[SOURCE RECORDS Boundary: Start]

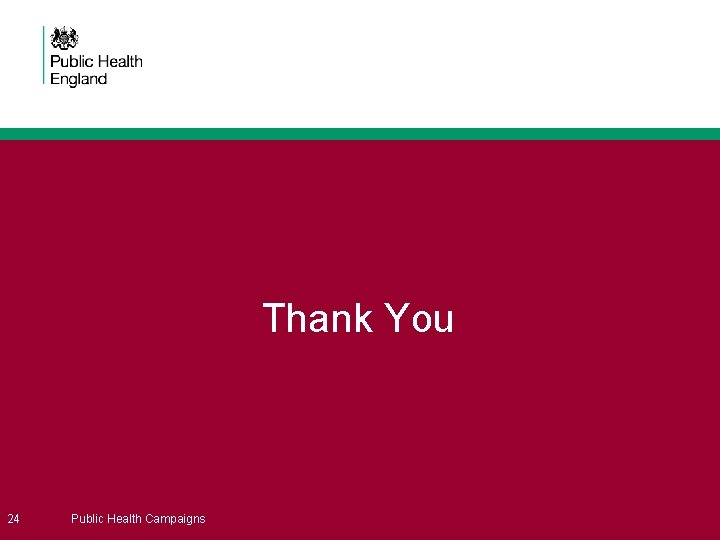 Public Health England

Thank You

24 Public Health Campaigns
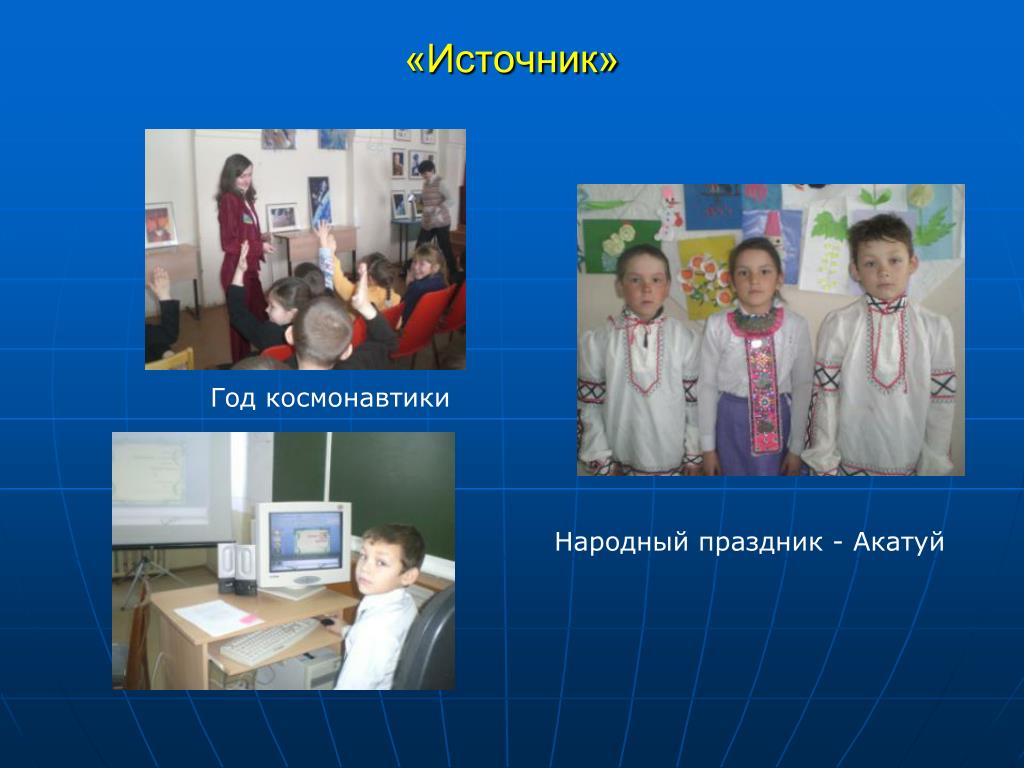 «Источник»

Год космонавтики

Народный праздник - Акатуй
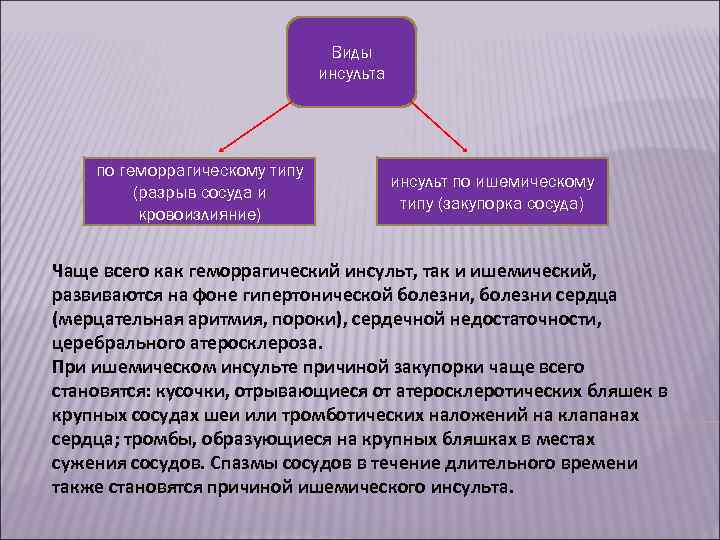 Виды инсульта

по геморрагическому типу (разрыв сосуда и кровоизлияние)

инсульт по ишемическому типу (закупорка сосуда)

Чаще всего как геморрагический инсульт, так и ишемический, развиваются на фоне гипертонической болезни, болезни сердца (мерцательная аритмия, пороки), сердечной недостаточности, церебрального атеросклероза.
При ишемическом инсульте причиной закупорки чаще всего становятся: кусочки, отрывающиеся от атеросклеротических бляшек в крупных сосудах шеи или тромботических наложений на клапанах сердца; тромбы, образующиеся на крупных бляшках в местах сужения сосудов. Спазмы сосудов в течение длительного времени также становятся причиной ишемического инсульта.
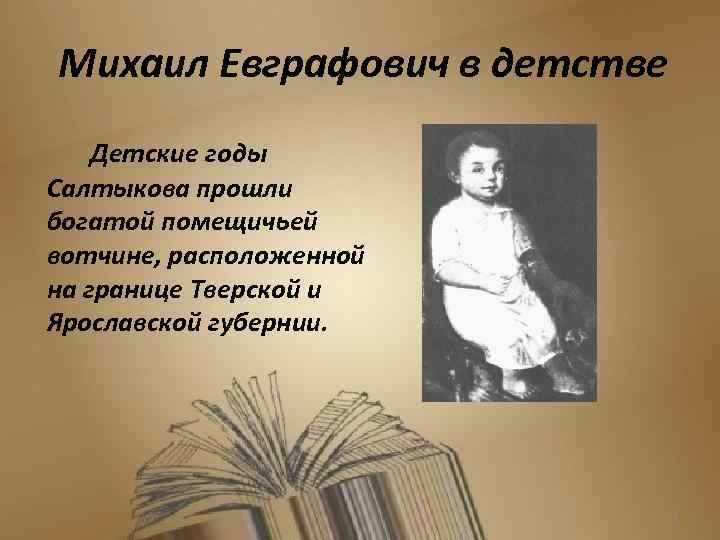 Михаил Евграфович в детстве

Детские годы Салтыкова прошли богатой помещичьей вотчине, расположенной на границе Тверской и Ярославской губернии.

[SOURCE RECORDS Boundary: End]

* _YOUR INSTRUCTIONS_
Please repeat every record exactly, leaving the pictures out.

* _PROBLEM SOLUTION_
 Public Health England

Thank You

24 Public Health Campaigns
 «Источник»

Год космонавтики

Народный праздник - Акатуй
 Виды инсульта

по геморрагическому типу (разрыв сосуда и кровоизлияние)

инсульт по ишемическому типу (закупорка сосуда)

Чаще всего как геморрагический инсульт, так и ишемический, развиваются на фоне гипертонической болезни, болезни сердца (мерцательная аритмия, пороки), сердечной недостаточности, церебрального атеросклероза.
При ишемическом инсульте причиной закупорки чаще всего становятся: кусочки, отрывающиеся от атеросклеротических бляшек в крупных сосудах шеи или тромботических наложений на клапанах сердца; тромбы, образующиеся на крупных бляшках в местах сужения сосудов. Спазмы сосудов в течение длительного времени также становятся причиной ишемического инсульта.
 Михаил Евграфович в детстве

Детские годы Салтыкова прошли богатой помещичьей вотчине, расположенной на границе Тверской и Ярославской губернии.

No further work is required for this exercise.